Le plasmide CRISPR/Cas9 KO BAT1 (h) est un ensemble de plasmides conçus pour la disruption ciblée du gène DDX39B dans les lignées cellulaires human. Chaque plasmide co-exprime un ARN guide unique (sgRNA) ciblant un site distinct au sein du DDX39B, ainsi que la nucléase Cas9 de Streptococcus pyogenes. Les plasmides codent également pour la GFP, ce qui permet l'identification par fluorescence et l'enrichissement des cellules transfectées avec succès par microscopie à fluorescence ou cytométrie en flux.
La conception multi-guide augmente la probabilité de générer des insertions ou des délétions (indels) qui perturbent le cadre de lecture ouvert DDX39B à la suite de la formation de cassures double brin médiées par Cas9. Les cassures d'ADN introduites par le système CRISPR/Cas9 sont réparées par des voies endogènes de jonction non homologue (NHEJ), ce qui entraîne fréquemment des mutations par décalage du cadre de lecture qui suppriment l'expression de la protéine BAT1.

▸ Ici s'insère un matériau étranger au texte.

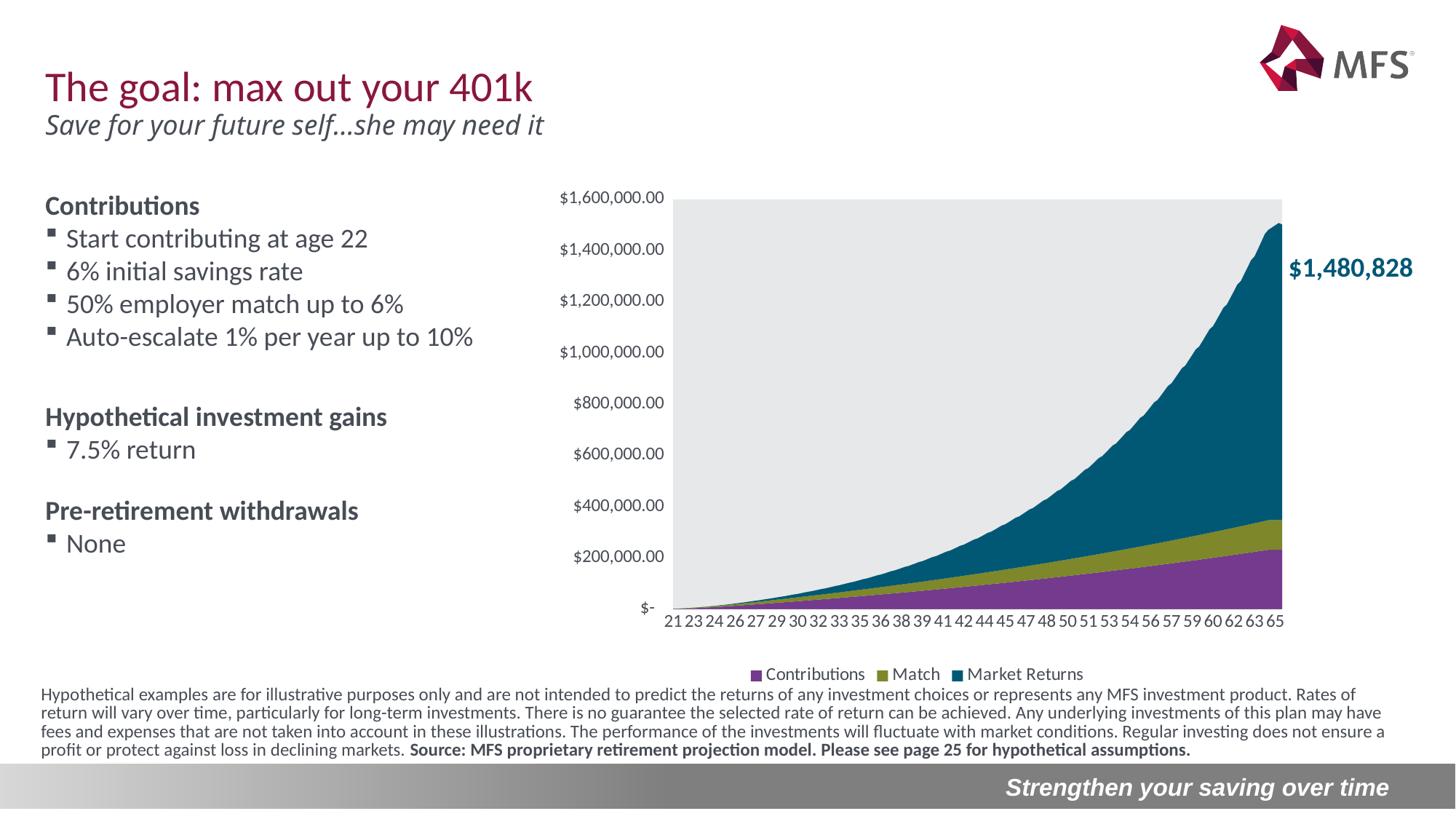
Is the total value at age 65 greater or less than $1,400,000? greater At age 65, which is larger: Contributions or Match? Contributions What kind of chart is shown on the slide? Stacked area chart Which series makes up the smallest portion of the total at age 65? Match Which series is plotted at the bottom of the stack? Contributions What is the first age shown on the x axis? 21 Which series makes up the largest portion of the total at age 65? Market Returns What total value is labelled at the end of the chart at age 65? $1,480,828 Does the total account value rise or fall as age increases along the x axis? Rises What are the series listed in the chart's legend? Contributions, Match, Market Returns Is the total value at age 45 greater or less than $400,000? less How many series does the chart's legend list? 3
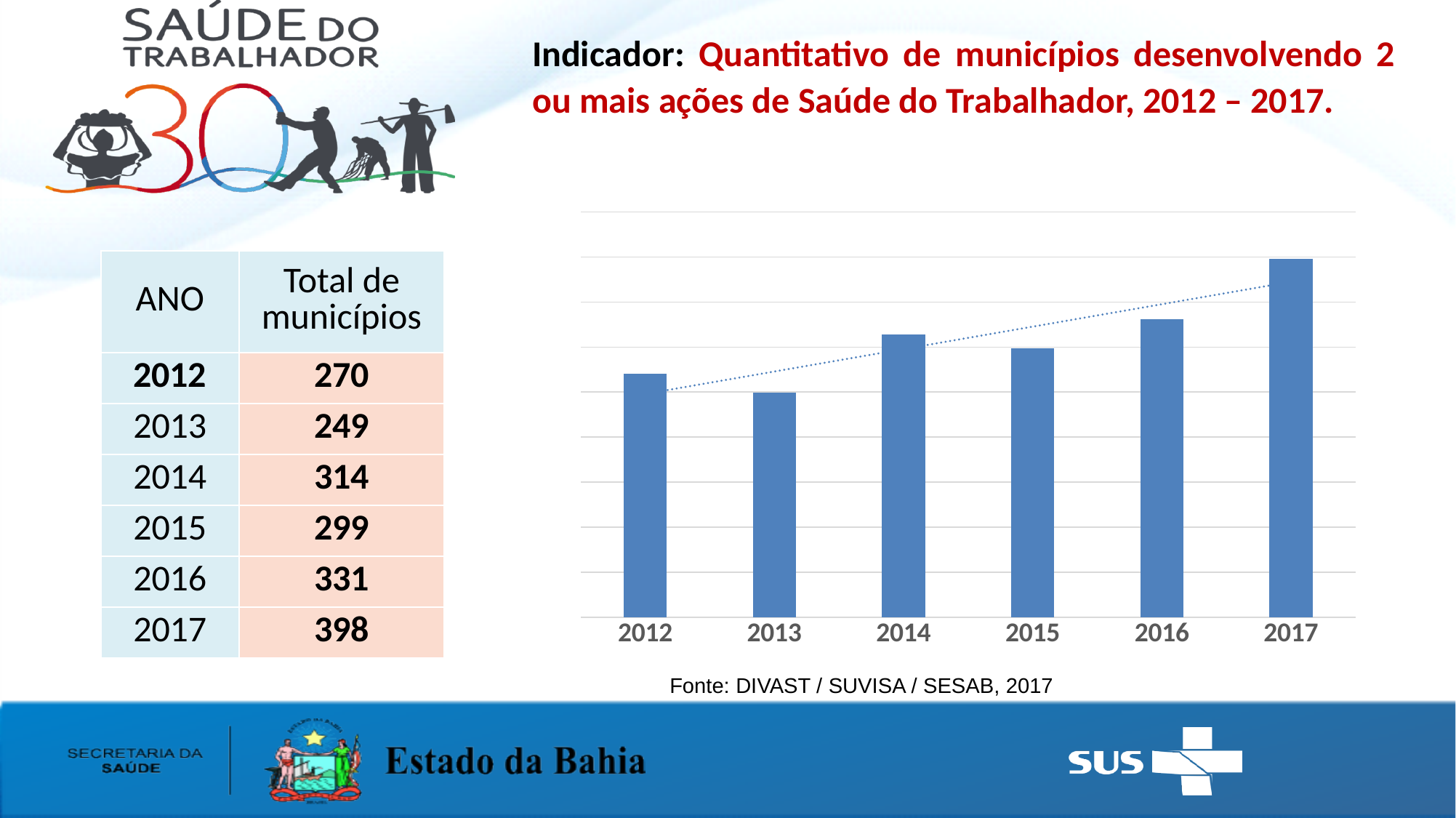
What is the total number of municipalities for 2013? 249 What is the total number of municipalities for 2015? 299 What kind of chart is shown on the slide? bar chart Which year has the highest total of municipalities? 2017 Which year has a larger total of municipalities, 2014 or 2015? 2014 What is the difference between the totals for 2017 and 2016? 67 Which year has a larger total of municipalities, 2012 or 2013? 2012 What is the total number of municipalities for 2017? 398 What is the difference between the totals for 2014 and 2013? 65 Which year has the lowest total of municipalities? 2013 What is the source cited below the chart? DIVAST / SUVISA / SESAB, 2017 How many years are shown on the chart? 6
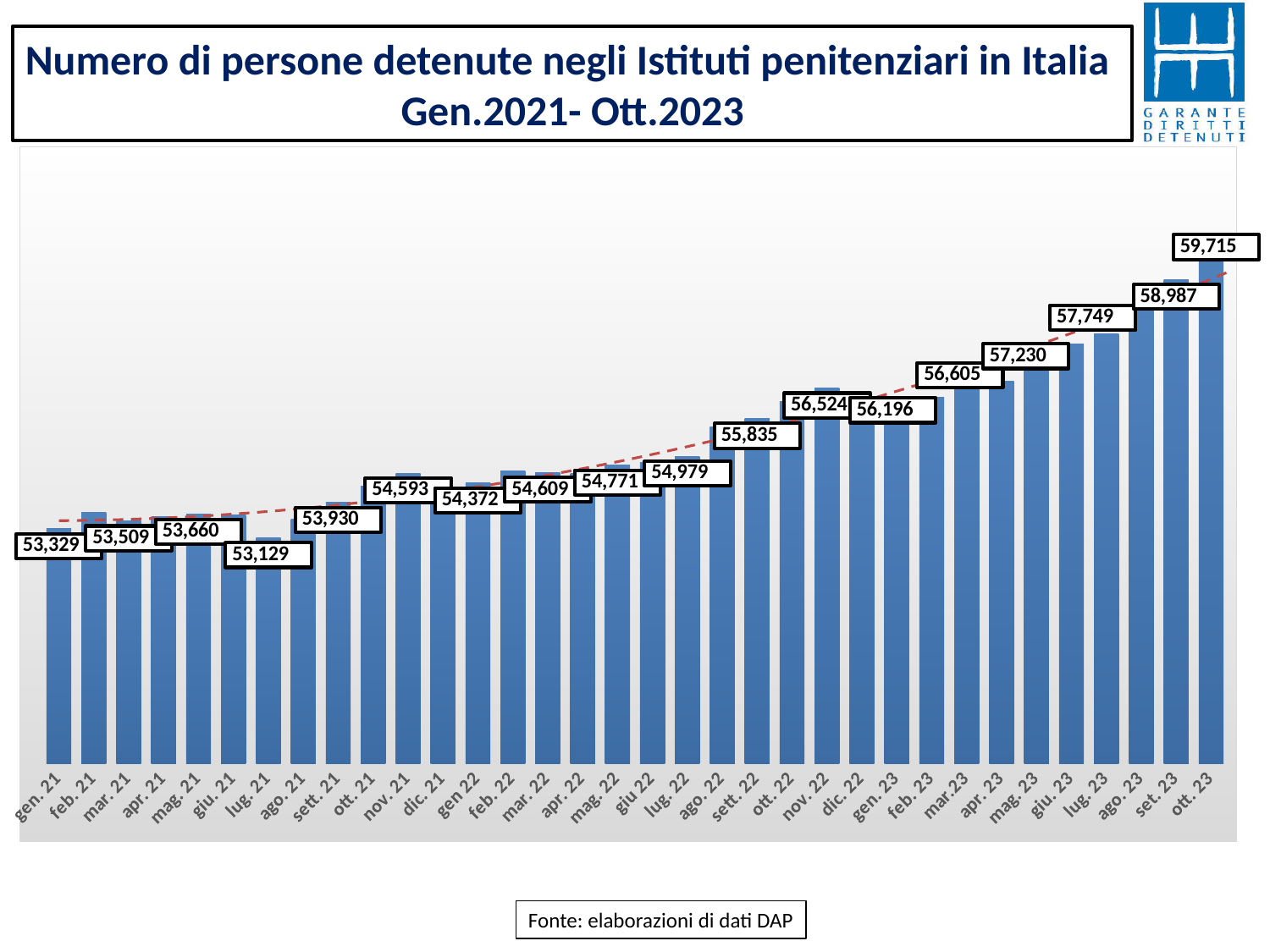
Which month has the lowest number of detained persons? lug. 21 What is the number of detained persons shown for set. 23? 58,987 What is the difference between the values for ott. 23 and gen. 21? 6,386 How many months (bars) are plotted on the chart? 34 What is the number of detained persons shown for gen. 21? 53,329 What is the number of detained persons shown for ott. 23? 59,715 What is the number of detained persons shown for lug. 21? 53,129 What kind of chart is shown on the slide? bar chart Do the values generally rise or fall from gen. 21 to ott. 23? rise What is the title of the chart? Numero di persone detenute negli Istituti penitenziari in Italia Gen.2021- Ott.2023 Which is larger, the value for ott. 23 or the value for gen. 21? ott. 23 Which month has the highest number of detained persons? ott. 23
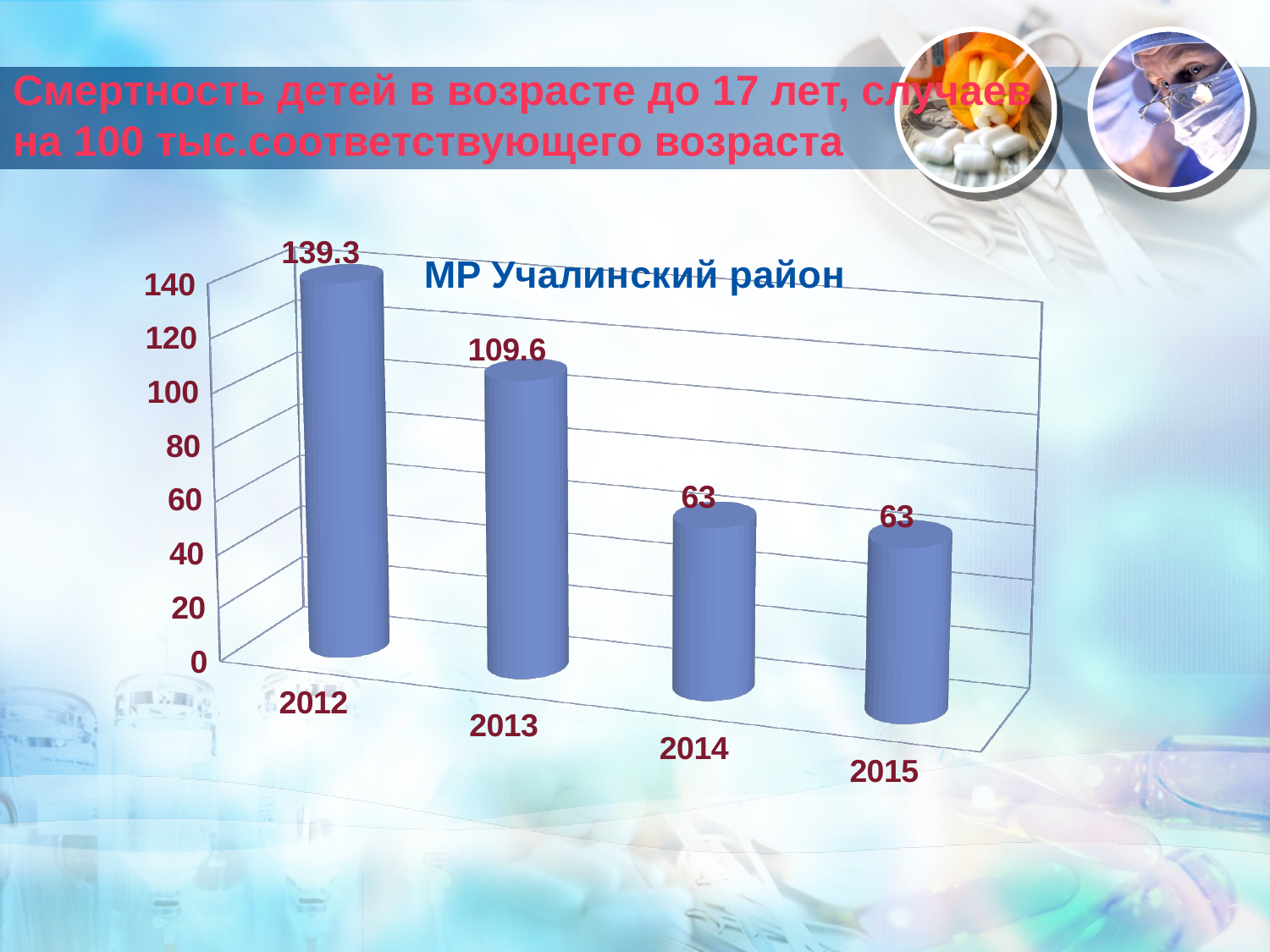
What is the difference between the values for 2012 and 2013? 29.7 What kind of chart is shown on the slide? bar chart Which year has the highest value? 2012 How many years are shown on the chart? 4 What is the value for 2012? 139.3 What is the value for 2013? 109.6 Which is larger, the value for 2012 or the value for 2014? 2012 What is the difference between the values for 2013 and 2014? 46.6 Do the values rise or fall from 2012 to 2014? fall What is the value for 2014? 63 What is the value for 2015? 63 Is the value for 2013 greater or less than 100? greater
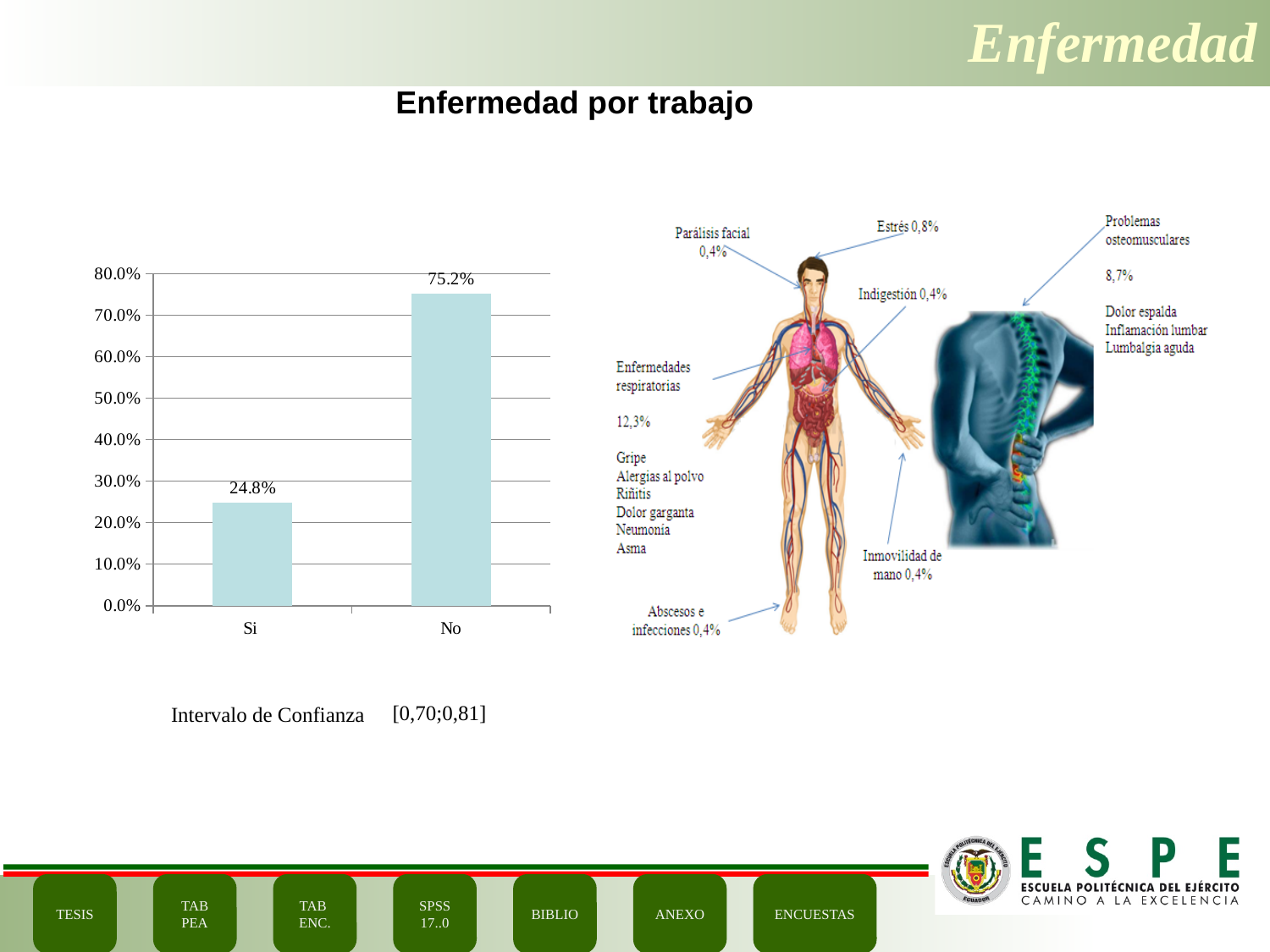
Which category has the highest value in the bar chart? No What is the value for "Si" in the bar chart? 24.8% What is the value for "No" in the bar chart? 75.2% What is the highest value shown on the y axis of the bar chart? 80.0% Is the value for "Si" in the bar chart greater or less than 30.0%? less What is the difference between the values for "No" and "Si" in the bar chart? 50.4% Which category has the lowest value in the bar chart? Si What is the title of the chart on the slide? Enfermedad por trabajo Which is larger in the bar chart, the value for "Si" or the value for "No"? No How many categories are shown in the bar chart? 2 Is the value for "No" in the bar chart greater or less than 70.0%? greater What kind of chart is shown on the slide? bar chart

Ce système de knock-out CRISPR permet la génération efficace de modèles cellulaires déficients en DDX39B pour l'étude de la signalisation de BAT1, les études de génomique fonctionnelle, la recherche en biologie du cancer et l'évaluation des réponses thérapeutiques dans des lignées cellulaires humaines.
CRISPR +/- HDR
Réservé à la recherche. N'est pas destiné à un usage diagnostique ou thérapeutique.